Thanks for the information Mark, do you know what they fetch second hand?
Having a problem mounting this as it too big, anyone else mounted this lens on a camera and if so what one, I have a Speed Graphic?
I put a 300/4.5 Heliar on a Graflex Super D once by making sort of a reversed sunken board--at the back it fit the camera, in front of that was a square extension tube, as large as I could make and leave enough board edge at the back for the camera to hold on to, then the front was slightly larger, with room for the lens to be put on by bolting the mounting ring on the front, outside, the whole thing made of 1/8" plywood glued together.
For this application, I'd try starting with a box the full external size of the board, with slits at the back for the lensboard locks to slide into (like a Graflock back fitting), then a front panel that's oversized--large enough for the lens to mount on. You might get some vignetting, more the longer your tube (the back of the lens is probably larger than the hole in the standard, behind the board, right?), so I'd make the tube as short and large as possible, to minimize that.
Where are you located Scott? In my wildest dreams you're actually the videographer named Scott Morgan who lives down the street from me, but assuming that you're not, someone from the forum was looking for one of these in July of this year. That thread is here. You may not have access to the For Sale/Wanted section of the forum at this point, but...

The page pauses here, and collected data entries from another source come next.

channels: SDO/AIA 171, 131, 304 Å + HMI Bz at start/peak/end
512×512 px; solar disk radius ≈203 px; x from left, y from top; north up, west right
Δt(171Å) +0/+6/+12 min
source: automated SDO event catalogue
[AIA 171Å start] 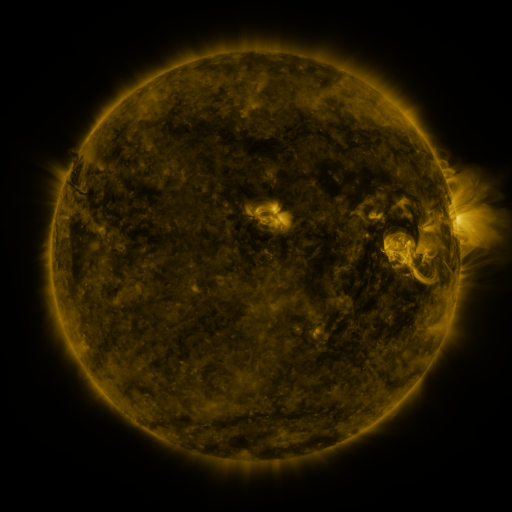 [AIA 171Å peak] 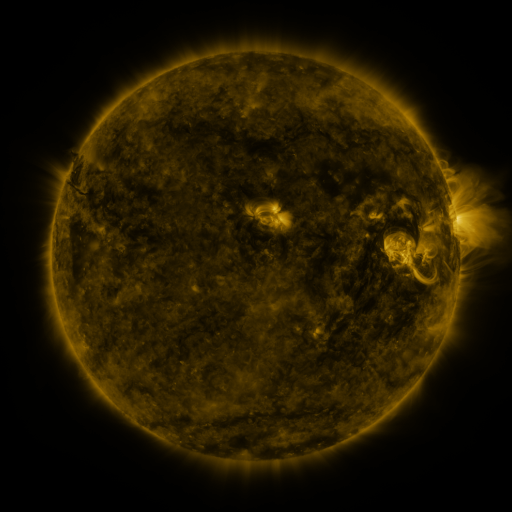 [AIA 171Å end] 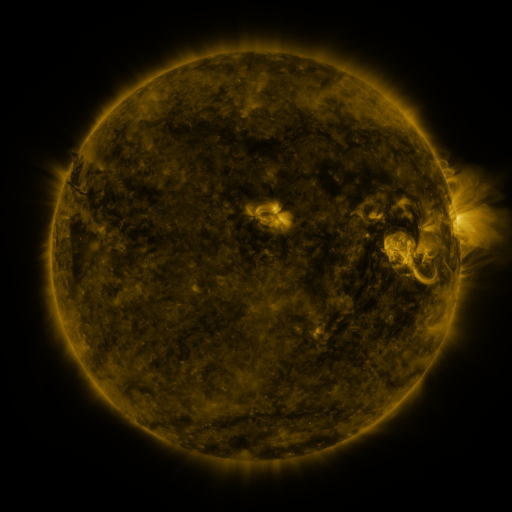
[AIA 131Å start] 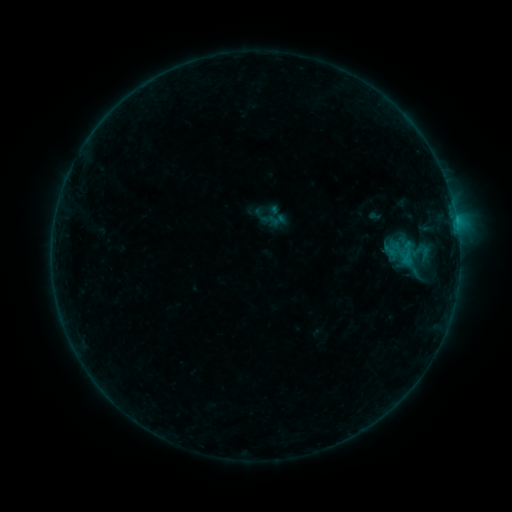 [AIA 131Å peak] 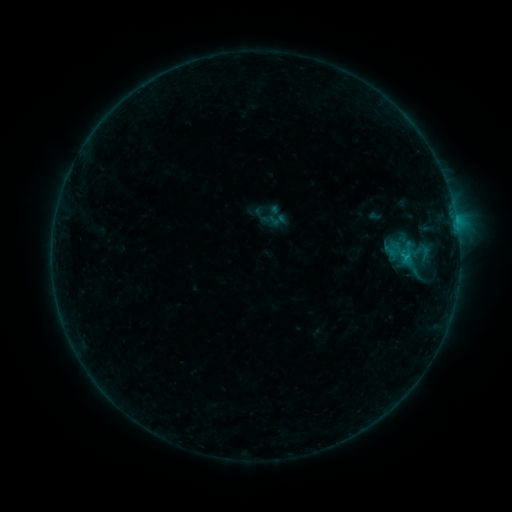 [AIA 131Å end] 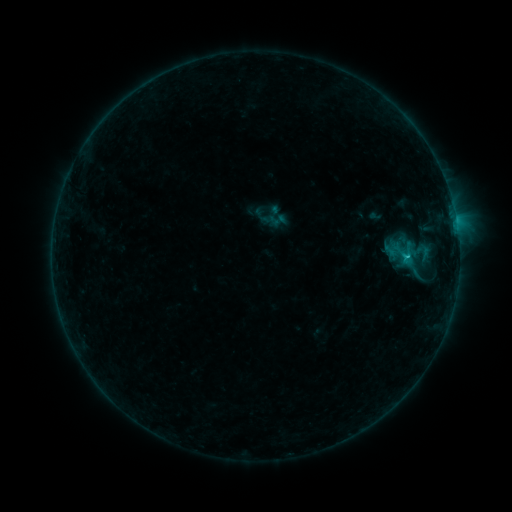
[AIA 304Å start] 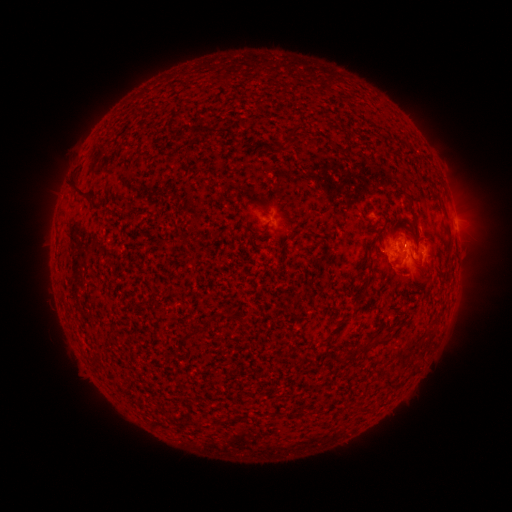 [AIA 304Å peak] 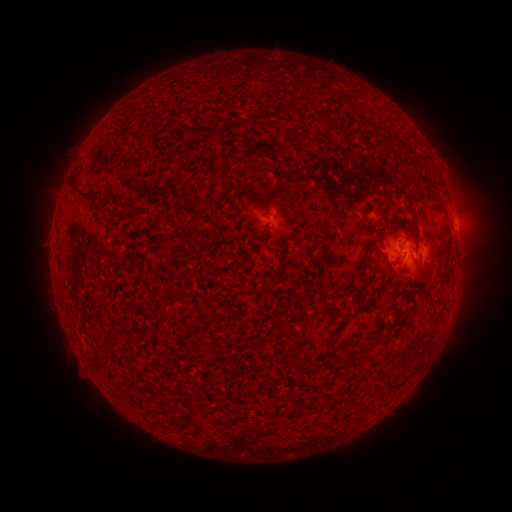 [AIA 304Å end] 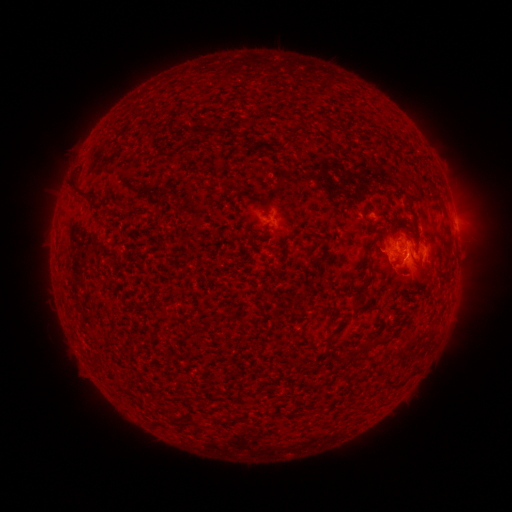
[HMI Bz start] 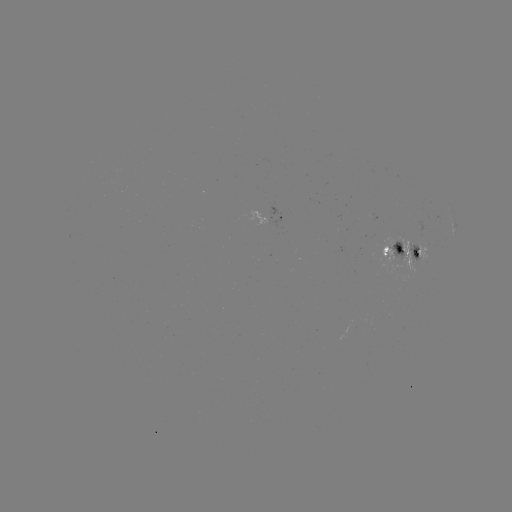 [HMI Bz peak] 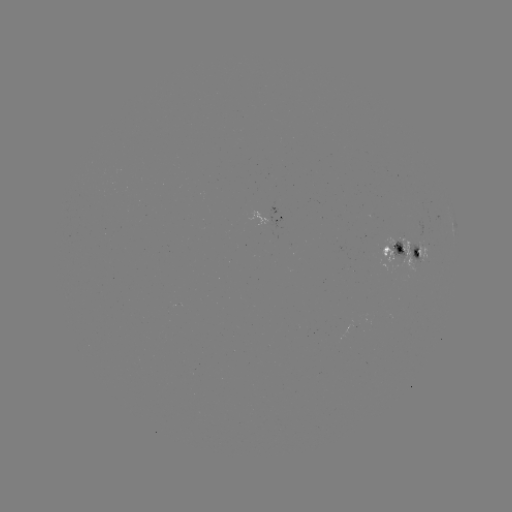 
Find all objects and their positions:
C1.0 flare: (404, 260)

That member (not EdSawyer) did find one, so I'm not giving you a sales lead, but I guess that may give you a ballpark estimate of the market for them. I would say, take mdarnton's (and [from APUG] dan's) advice and try to use the thing! I would say they're very desirable in that focal length, but as always it depends on the condition.
Edit: There's one (254mm f/2.9) right now on that despicable auction site to which I cannot link.
Thanks for the information but i think it going to be a lot of work getting this on my speed graphic.
I live in the UK so i'm not the guy down your street haha.
Cant see the thread but will keep hold of it a little wile to see if I can use it.
it would probably work better on a camera with a larger lensboard. I'd try a Graflex RB SuperD, personally. Still has a focal plane shutter.
A 10" Pentac won't fit on a Graflex Super D without rebuilding the front standard, and would probably need a custom stand-off lensboard to fit on a Speed Graphic. They do work nicely on a 5x7 Home Portrait. The 10" models used to be uncommon, but there seems to be quite a few of them showing up recently on ebay and elsewhere. Many seem to be unused. I bought mine from a friend who got a box of them NATO surplus.
What is the approximate OD of the flange & the approximate OD of the barrel? 10" and that fast does sound really big for a 4x5 standard/board.
I'm curious to know how much that late-model, unused one on the auction site is going to go for... Sure it will skyrocket out of my price range in the last few hours tomorrow.
How much did your friend pay for that treasure chest?